The Zeughaus is the oldest structure at Unter den Linden. It was built by Frederick III, Elector of Brandenburg between 1695 and 1730 in the Baroque style, to be used as an artillery arsenal for the display of cannons from Brandenburg and Prussia. The first building master was Johann Arnold Nering. After his death in 1695, he was followed by Martin Grünberg, then Andreas Schlüter and finally Jean de Bodt. Andreas Schlüter designed the keystones above the round-arch windows in the form of heads of giants. Georg Friedrich Hitzig (1811-1881) constructed the monumental flight of steps to the upper floor of the north wing and also a roof over the courtyard.

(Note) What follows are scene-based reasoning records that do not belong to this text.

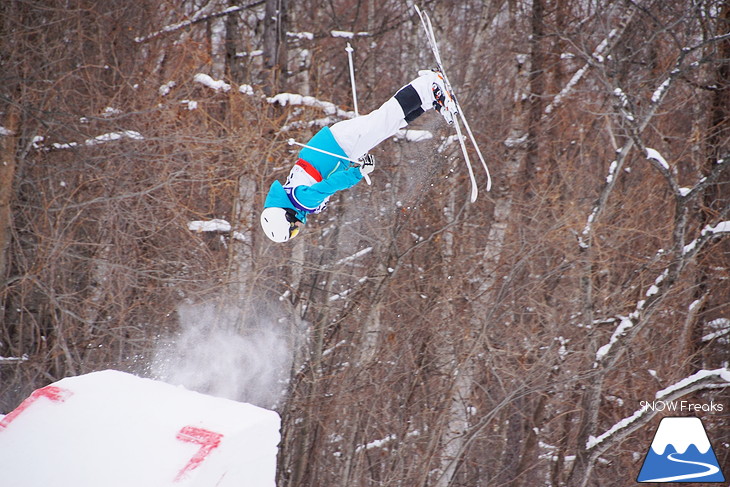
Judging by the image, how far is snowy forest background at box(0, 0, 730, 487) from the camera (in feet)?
26.4

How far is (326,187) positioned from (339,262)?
9.23 feet

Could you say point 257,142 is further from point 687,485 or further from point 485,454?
point 687,485

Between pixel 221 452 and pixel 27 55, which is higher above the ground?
pixel 27 55

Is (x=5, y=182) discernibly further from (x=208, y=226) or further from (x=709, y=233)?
(x=709, y=233)

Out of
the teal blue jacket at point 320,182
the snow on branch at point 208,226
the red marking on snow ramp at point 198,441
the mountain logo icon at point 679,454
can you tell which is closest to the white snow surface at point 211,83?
the snow on branch at point 208,226

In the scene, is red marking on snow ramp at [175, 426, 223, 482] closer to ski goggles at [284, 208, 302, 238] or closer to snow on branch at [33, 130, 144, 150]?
ski goggles at [284, 208, 302, 238]

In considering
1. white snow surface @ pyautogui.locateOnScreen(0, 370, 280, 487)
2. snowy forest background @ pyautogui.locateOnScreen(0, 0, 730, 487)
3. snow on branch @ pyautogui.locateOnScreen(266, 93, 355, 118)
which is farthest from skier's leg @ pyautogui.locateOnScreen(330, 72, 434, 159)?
snow on branch @ pyautogui.locateOnScreen(266, 93, 355, 118)

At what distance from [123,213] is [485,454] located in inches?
246

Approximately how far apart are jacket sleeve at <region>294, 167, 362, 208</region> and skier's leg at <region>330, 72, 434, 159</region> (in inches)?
6.4

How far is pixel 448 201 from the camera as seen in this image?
Result: 407 inches

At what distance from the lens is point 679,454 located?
9.21 metres

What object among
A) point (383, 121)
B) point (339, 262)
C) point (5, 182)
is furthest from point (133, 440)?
point (5, 182)

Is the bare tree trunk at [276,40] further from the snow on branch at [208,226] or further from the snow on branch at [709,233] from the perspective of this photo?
the snow on branch at [709,233]

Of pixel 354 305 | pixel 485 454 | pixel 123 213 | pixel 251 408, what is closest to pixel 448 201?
pixel 354 305
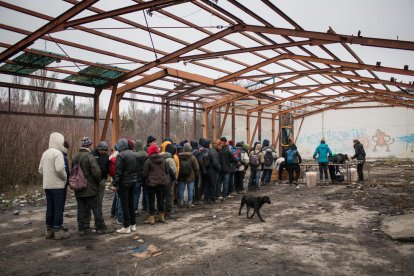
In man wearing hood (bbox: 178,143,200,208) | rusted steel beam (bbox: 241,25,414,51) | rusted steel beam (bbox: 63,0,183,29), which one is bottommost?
man wearing hood (bbox: 178,143,200,208)

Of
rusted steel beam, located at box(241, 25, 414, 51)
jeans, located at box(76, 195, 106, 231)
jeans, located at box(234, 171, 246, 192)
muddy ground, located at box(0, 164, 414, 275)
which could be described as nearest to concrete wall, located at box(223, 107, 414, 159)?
jeans, located at box(234, 171, 246, 192)

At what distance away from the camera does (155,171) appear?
664 cm

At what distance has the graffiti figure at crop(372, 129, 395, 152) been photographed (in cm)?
2398

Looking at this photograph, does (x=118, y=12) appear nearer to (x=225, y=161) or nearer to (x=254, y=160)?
(x=225, y=161)

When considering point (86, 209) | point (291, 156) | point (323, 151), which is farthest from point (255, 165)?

The building was converted into a military museum in 1875.

On 21st March 1943, Heroes Memorial Day, Rudolf von Gersdorff tried, but failed to assassinate by suicide bombing Adolf Hitler, during the opening of an exhibition in this museum. This was one of Hitler's last public appearances before a mass audience.

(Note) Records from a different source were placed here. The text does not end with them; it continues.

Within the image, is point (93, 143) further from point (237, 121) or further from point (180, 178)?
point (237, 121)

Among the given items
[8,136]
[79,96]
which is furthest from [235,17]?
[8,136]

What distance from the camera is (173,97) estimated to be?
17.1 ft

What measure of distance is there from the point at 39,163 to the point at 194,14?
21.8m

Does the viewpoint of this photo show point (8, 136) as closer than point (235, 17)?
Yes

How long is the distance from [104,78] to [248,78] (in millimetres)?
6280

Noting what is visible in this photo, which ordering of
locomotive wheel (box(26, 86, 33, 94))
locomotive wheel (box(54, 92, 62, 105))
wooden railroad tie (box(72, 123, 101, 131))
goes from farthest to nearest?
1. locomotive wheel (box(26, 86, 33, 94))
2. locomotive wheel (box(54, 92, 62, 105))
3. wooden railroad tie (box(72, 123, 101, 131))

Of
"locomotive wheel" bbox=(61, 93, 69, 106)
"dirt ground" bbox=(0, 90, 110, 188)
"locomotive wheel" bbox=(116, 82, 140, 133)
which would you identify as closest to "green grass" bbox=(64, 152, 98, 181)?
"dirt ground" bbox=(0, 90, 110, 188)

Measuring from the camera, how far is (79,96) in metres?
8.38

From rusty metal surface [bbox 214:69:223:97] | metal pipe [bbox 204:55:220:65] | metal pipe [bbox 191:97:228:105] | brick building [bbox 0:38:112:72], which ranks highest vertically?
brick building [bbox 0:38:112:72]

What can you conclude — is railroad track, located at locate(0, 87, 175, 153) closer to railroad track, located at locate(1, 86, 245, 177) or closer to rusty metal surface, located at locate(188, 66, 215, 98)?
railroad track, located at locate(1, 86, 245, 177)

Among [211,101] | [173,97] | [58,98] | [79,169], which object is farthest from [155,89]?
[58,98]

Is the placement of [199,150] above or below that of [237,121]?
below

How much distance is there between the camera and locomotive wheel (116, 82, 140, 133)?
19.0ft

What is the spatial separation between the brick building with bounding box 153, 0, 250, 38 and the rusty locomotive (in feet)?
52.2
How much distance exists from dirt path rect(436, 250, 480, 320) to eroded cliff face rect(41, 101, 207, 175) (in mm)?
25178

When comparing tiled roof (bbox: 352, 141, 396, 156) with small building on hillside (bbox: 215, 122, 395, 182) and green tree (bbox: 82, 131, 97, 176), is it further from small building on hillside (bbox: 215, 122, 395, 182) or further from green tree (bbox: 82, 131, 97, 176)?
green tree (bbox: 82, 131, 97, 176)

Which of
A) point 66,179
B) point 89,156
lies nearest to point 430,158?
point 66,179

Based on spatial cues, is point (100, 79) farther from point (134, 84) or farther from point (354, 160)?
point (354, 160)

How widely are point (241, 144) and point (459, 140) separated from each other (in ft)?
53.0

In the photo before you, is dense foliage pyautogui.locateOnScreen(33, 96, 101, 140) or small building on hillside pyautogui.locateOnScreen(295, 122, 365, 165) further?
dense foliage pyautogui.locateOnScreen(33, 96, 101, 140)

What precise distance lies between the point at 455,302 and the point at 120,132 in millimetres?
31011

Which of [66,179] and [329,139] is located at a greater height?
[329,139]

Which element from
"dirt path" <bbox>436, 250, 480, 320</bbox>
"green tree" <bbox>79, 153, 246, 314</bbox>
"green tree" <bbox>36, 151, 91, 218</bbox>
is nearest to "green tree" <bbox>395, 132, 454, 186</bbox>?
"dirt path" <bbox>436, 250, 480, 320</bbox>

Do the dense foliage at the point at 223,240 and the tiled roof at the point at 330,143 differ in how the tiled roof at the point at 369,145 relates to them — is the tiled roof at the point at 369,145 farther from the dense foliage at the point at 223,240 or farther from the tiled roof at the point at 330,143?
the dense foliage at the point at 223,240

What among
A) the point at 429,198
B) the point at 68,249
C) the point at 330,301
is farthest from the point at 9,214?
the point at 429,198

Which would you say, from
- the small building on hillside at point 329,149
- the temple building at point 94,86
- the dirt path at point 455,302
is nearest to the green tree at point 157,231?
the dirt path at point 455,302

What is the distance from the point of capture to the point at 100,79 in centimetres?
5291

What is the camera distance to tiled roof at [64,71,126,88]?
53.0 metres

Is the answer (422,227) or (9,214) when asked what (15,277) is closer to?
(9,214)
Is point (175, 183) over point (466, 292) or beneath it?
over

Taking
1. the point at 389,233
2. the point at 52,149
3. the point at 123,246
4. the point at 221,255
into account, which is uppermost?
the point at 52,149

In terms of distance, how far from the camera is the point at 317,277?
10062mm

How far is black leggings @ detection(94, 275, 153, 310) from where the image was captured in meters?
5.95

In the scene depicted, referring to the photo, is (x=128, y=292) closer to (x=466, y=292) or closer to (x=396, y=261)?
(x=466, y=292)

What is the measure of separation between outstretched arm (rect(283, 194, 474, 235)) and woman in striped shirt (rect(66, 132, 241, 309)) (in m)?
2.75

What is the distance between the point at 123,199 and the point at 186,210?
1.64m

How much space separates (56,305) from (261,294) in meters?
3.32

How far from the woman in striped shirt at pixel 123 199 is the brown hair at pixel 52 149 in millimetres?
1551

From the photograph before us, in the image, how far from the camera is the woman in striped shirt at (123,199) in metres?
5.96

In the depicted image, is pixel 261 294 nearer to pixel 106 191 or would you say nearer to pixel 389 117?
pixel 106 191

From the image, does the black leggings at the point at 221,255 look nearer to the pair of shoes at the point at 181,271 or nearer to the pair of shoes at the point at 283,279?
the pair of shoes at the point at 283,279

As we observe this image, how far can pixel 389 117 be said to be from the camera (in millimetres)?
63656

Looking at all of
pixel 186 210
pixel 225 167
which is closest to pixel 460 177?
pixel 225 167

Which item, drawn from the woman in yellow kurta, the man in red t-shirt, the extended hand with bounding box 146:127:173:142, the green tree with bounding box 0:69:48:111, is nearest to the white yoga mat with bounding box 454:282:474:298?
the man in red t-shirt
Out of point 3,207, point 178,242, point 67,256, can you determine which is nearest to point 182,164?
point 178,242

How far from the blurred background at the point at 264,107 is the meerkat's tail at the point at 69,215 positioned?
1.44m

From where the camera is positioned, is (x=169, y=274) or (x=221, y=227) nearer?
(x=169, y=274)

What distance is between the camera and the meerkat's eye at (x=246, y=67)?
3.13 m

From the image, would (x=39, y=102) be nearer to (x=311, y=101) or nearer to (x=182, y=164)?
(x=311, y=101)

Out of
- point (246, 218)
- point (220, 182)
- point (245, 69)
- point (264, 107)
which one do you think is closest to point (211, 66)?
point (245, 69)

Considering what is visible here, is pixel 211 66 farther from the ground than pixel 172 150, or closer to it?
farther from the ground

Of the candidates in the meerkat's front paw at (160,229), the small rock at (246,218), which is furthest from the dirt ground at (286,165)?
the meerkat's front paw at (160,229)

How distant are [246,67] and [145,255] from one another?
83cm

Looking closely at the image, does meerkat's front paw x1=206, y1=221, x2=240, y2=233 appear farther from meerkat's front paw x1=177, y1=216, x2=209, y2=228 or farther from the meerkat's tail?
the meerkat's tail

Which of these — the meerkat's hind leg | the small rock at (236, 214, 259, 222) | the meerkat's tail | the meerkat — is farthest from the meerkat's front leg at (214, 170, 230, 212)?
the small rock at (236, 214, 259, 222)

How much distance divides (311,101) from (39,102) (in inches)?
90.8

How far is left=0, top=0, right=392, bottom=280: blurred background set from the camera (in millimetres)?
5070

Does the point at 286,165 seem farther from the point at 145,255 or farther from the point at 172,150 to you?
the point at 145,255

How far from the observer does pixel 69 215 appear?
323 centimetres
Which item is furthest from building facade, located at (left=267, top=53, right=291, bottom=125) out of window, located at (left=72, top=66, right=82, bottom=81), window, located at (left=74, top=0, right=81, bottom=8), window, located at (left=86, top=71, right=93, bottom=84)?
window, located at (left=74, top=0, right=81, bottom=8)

From 1949 to 1965 the Zeughaus was restored after heavy war damage, the interior being completely redesigned. In 1952, the government of the German Democratic Republic opened the Museum for German History in the Zeughaus, which presented the history of Germany, especially in the modern era, from a Communist point of view. Today, the Zeughaus is the site of the Deutsches Historisches Museum (German Historical Museum).